* [Extracted material]
Start

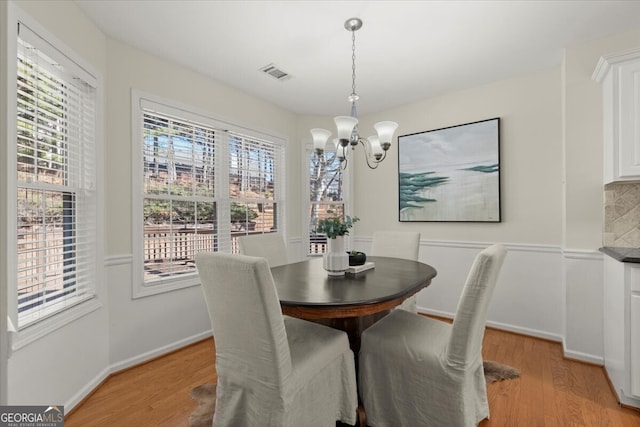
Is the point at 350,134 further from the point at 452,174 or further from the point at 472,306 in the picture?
the point at 452,174

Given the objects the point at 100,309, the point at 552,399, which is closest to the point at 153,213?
the point at 100,309

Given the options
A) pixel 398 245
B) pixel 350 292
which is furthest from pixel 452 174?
pixel 350 292

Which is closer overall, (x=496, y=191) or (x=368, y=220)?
(x=496, y=191)

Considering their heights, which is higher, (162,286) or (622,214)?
(622,214)

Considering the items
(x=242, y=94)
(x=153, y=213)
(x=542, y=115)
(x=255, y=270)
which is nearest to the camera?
(x=255, y=270)

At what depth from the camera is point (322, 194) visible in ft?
14.1

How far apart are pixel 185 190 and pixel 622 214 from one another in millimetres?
3692

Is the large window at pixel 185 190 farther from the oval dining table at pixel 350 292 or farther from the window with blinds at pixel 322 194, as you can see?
the oval dining table at pixel 350 292

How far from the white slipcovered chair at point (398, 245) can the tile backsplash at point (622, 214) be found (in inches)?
56.3

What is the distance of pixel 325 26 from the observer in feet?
7.36

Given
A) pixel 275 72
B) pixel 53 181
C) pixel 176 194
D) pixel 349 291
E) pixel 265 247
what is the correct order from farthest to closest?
1. pixel 275 72
2. pixel 176 194
3. pixel 265 247
4. pixel 53 181
5. pixel 349 291

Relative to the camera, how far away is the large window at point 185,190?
104 inches

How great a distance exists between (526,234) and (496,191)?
51 centimetres

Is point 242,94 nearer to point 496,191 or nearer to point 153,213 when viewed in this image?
point 153,213
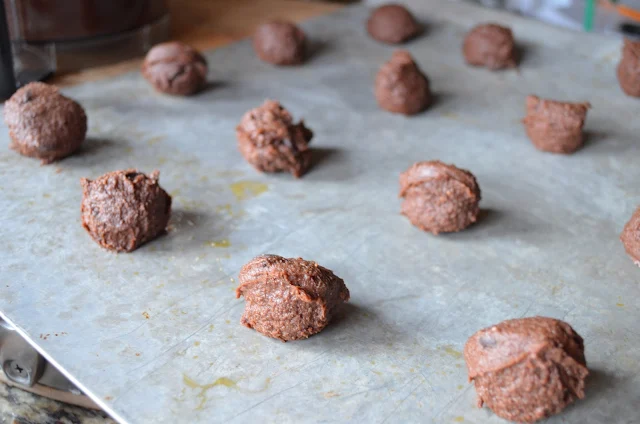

End

* [Directions] Rewrite all the rows above, replacing "camera" with "viewer" and leaving everything else unchanged. Leave the pictures out.

* [Exercise output]
Is the point at 350,134 further from the point at 452,174 or further from the point at 472,306 in the picture?
the point at 452,174

Given the objects the point at 100,309, the point at 552,399, which is closest to the point at 153,213?
the point at 100,309

Given the options
A) pixel 398 245
B) pixel 350 292
which is furthest from pixel 452 174?
pixel 350 292

Which is closer overall, (x=496, y=191) or (x=368, y=220)?
(x=496, y=191)

Considering their heights, which is higher, (162,286) or (622,214)?
(622,214)

Considering the items
(x=242, y=94)
(x=153, y=213)
(x=542, y=115)
(x=255, y=270)
which is nearest to the viewer?
(x=255, y=270)

At what depth from the viewer is point (322, 194) visible in ft?
14.1

How far apart are pixel 185 190 and pixel 622 214 from one another in millimetres?
3692

Is the large window at pixel 185 190 farther from the oval dining table at pixel 350 292 or farther from the window with blinds at pixel 322 194, as you can see?
the oval dining table at pixel 350 292

How far from the white slipcovered chair at point (398, 245) can the tile backsplash at point (622, 214) be found (in inches)?
56.3

What is the distance of pixel 325 26 from the observer in feet?
7.36

Given
A) pixel 275 72
B) pixel 53 181
C) pixel 176 194
D) pixel 349 291
E) pixel 265 247
what is the correct order from farthest to closest?
1. pixel 275 72
2. pixel 176 194
3. pixel 265 247
4. pixel 53 181
5. pixel 349 291

Relative to the viewer, how far away is the large window at point 185,190?
104 inches

How great a distance exists between (526,234) and (496,191)?
51 centimetres

Is point 242,94 nearer to point 496,191 or nearer to point 153,213 when viewed in this image?
point 153,213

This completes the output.